From the listing below, copy out every line where the word "Equus" appears.

════════════════

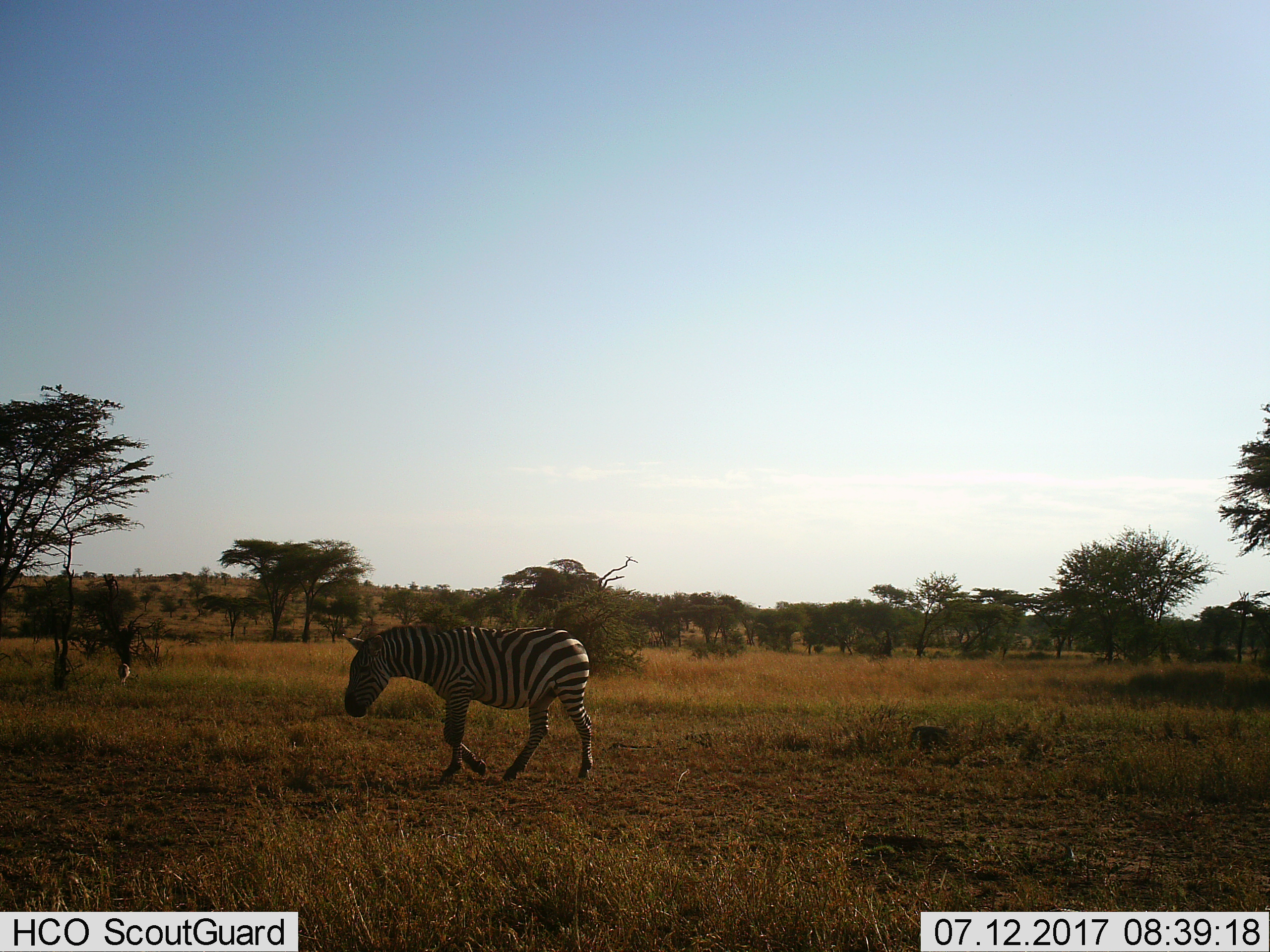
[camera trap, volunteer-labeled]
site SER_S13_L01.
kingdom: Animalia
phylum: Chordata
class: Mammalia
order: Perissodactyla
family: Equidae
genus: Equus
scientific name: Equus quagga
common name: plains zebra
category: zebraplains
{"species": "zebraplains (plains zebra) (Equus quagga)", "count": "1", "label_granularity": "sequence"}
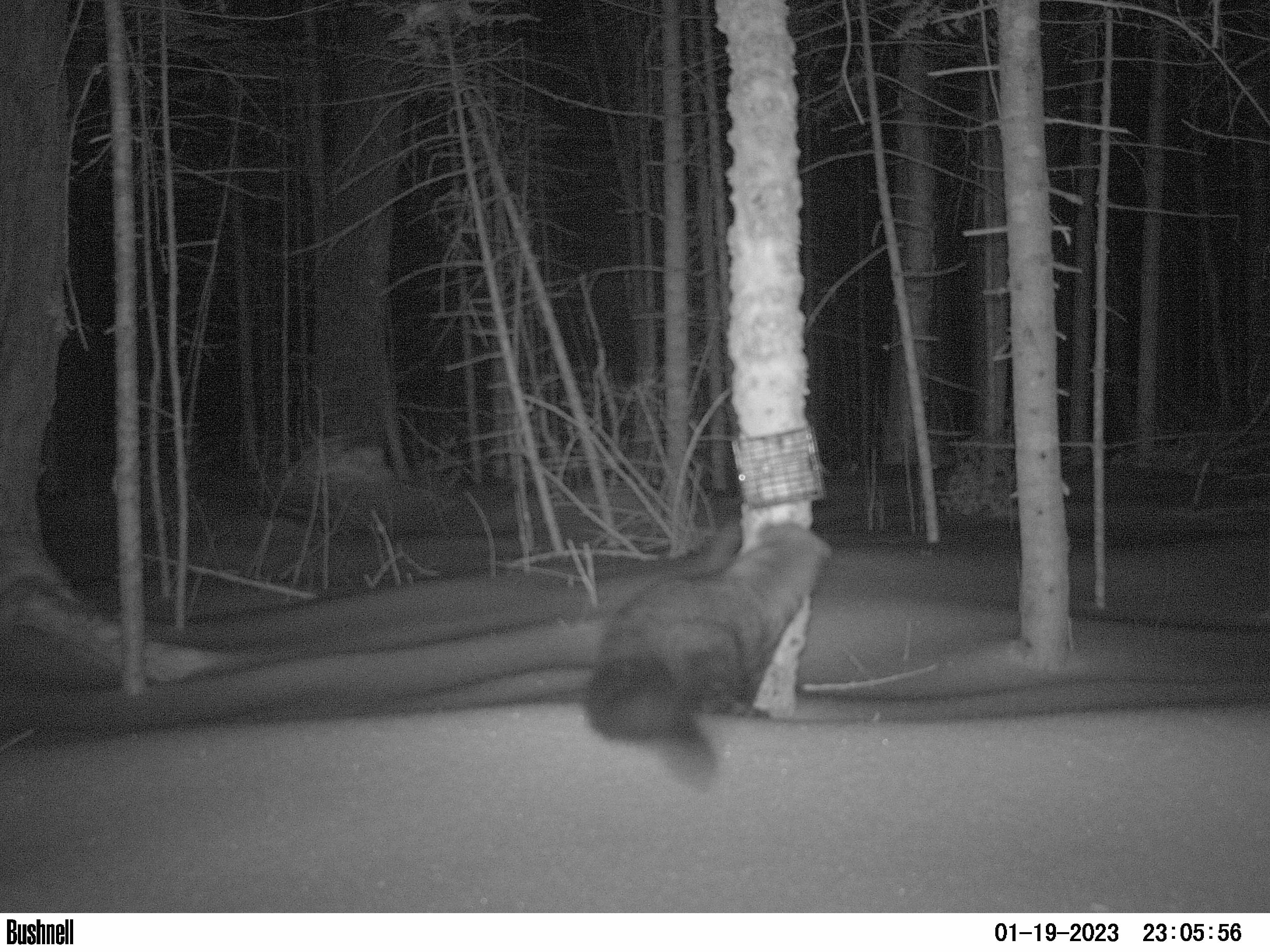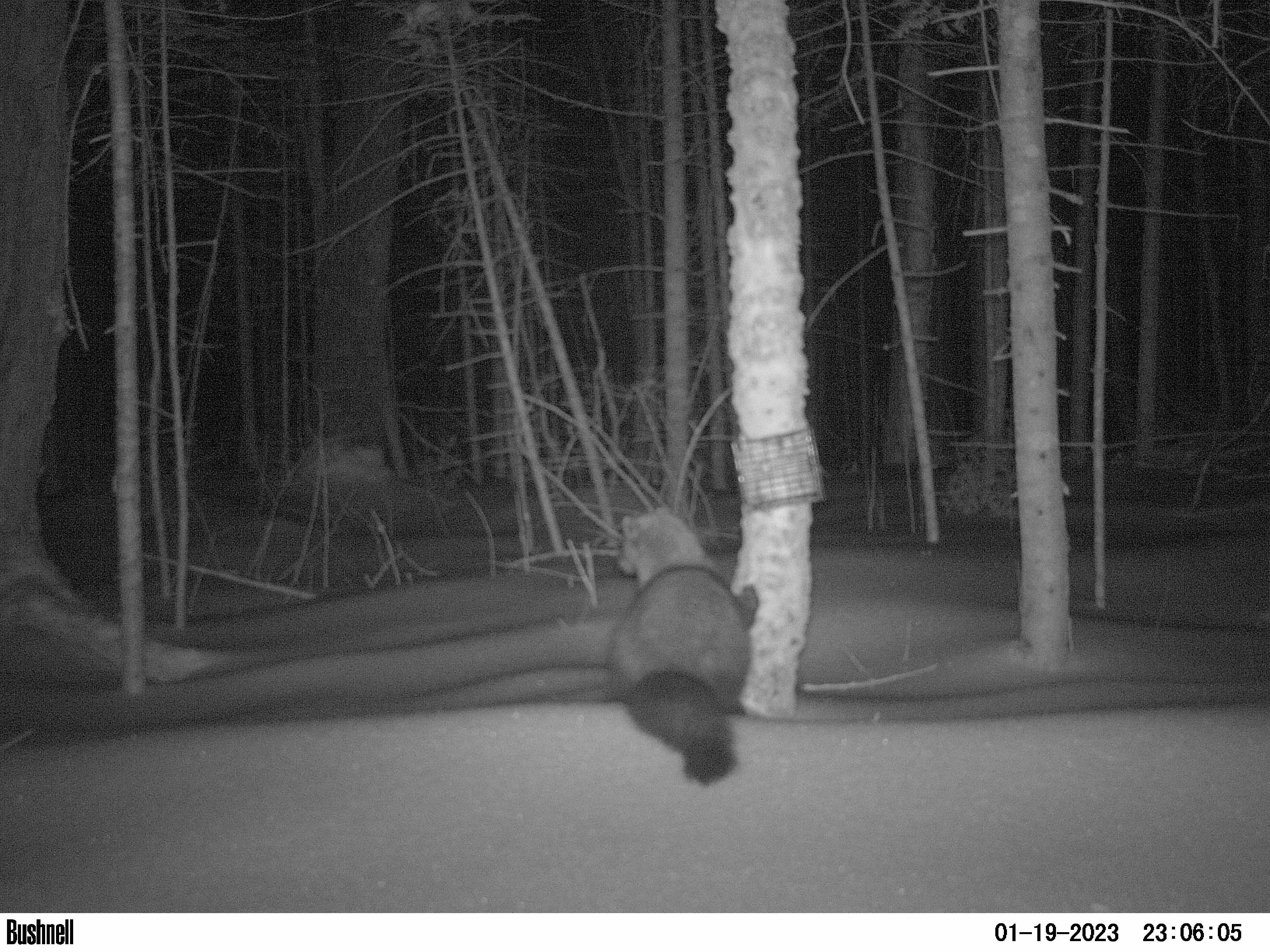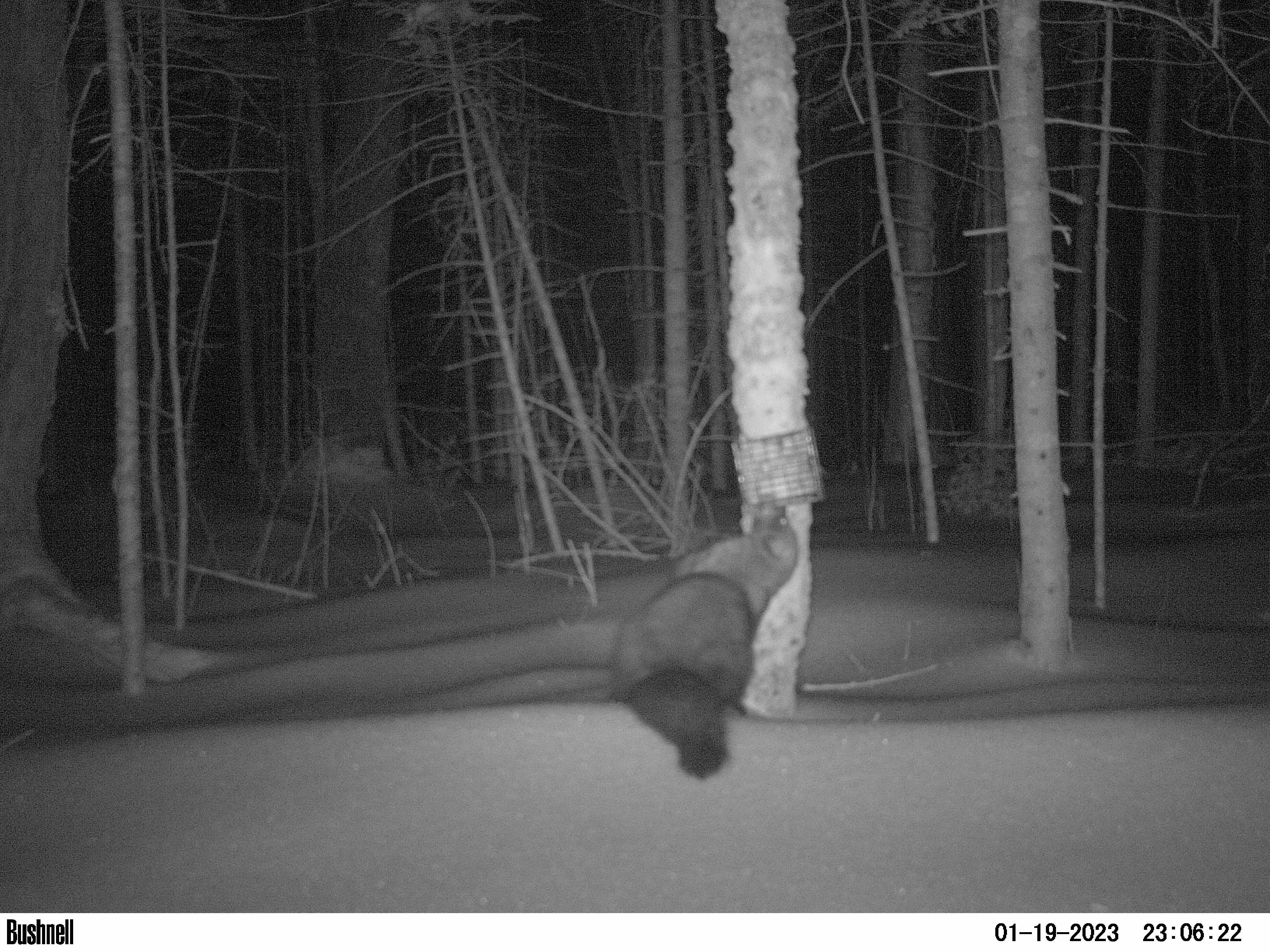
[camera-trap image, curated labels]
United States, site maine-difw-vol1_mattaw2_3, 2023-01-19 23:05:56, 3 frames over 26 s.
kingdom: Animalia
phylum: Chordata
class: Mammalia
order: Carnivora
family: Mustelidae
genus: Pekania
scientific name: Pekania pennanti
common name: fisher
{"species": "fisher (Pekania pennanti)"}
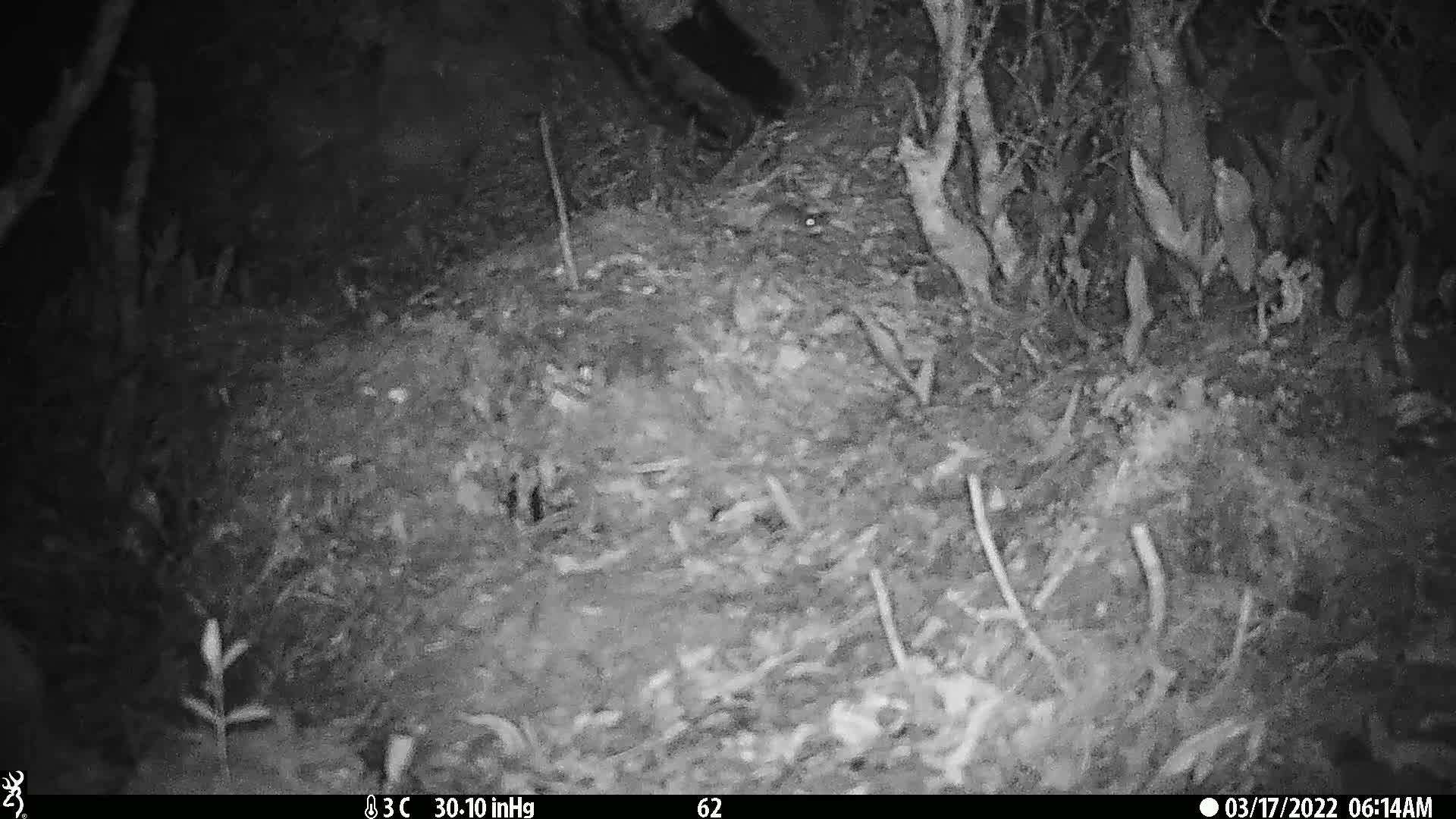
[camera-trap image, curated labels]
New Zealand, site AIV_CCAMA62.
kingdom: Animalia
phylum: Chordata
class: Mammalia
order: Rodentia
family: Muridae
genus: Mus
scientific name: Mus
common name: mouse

════════════════

- SOLUTION TO THE PROBLEM
genus: Equus
scientific name: Equus quagga
{"species": "zebraplains (plains zebra) (Equus quagga)", "count": "1", "label_granularity": "sequence"}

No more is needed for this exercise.